でも、手術前日に主治医が病室まで来て、「明日の手術で声を失うかもしれません。でも命を救うためだから」と言われたとき、初めて「そんなに大変なことなんだ」と自覚したのです。それで、置いていってくれた睡眠導入剤を横目に「寝ている場合じゃない。みんなに“ありがとう”だけは言わなければ!」と、一晩中いろんな人に電話をしました。ただ、病気のことは伏せたので「こんな時間に何?」と怒られましたけどね(笑い)。周囲にがんだったことを伝えたのは、だいぶ後のことです。
一通り電話をかけてから、最後に、私が憧れている故マザー・テレサに「もしも病気が良くなったら『看取りの家』をつくるので命を助けてください」とお願いをしました。

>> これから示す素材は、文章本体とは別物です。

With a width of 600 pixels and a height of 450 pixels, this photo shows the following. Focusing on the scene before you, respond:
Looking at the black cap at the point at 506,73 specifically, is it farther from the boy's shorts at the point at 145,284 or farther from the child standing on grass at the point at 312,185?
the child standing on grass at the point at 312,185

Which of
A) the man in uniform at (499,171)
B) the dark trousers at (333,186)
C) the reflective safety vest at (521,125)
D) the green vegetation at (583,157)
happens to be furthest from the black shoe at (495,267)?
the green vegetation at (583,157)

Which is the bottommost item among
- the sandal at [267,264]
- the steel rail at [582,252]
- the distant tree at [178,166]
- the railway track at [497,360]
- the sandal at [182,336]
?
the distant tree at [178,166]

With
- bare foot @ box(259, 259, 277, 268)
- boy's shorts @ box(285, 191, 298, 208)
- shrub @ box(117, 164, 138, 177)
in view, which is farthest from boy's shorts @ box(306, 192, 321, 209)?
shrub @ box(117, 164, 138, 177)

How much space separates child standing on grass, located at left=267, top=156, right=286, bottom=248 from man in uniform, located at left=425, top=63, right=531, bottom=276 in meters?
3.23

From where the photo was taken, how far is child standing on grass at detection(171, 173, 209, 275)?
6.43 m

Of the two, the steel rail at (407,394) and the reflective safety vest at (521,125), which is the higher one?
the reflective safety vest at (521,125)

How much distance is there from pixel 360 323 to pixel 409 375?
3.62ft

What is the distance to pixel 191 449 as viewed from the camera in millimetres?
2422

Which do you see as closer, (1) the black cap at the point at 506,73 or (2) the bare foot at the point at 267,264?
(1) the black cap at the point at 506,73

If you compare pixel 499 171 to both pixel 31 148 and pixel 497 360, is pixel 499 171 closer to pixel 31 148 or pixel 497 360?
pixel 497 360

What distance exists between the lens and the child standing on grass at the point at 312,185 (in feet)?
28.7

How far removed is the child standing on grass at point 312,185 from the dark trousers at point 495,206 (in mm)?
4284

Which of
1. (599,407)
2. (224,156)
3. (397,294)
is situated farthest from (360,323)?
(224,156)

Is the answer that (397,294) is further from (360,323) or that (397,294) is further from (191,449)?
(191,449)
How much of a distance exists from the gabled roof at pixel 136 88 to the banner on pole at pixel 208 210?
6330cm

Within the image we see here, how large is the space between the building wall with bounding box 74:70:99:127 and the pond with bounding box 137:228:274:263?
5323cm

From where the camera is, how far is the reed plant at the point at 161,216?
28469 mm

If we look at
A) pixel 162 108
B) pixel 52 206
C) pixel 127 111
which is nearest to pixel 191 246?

もともと島に渡ったのは、お年寄りが容易に自宅での死を選べないことへの疑問からでした。病院がない離島ならそれがかなうと思ったのですが、独居だと100歳でも本土の病院に運ばれて亡くなる。せっかく離島まで来たのに、まるで力になれないことがとても大きなストレスでした。なので、看取りの家づくりは私の夢だったのです。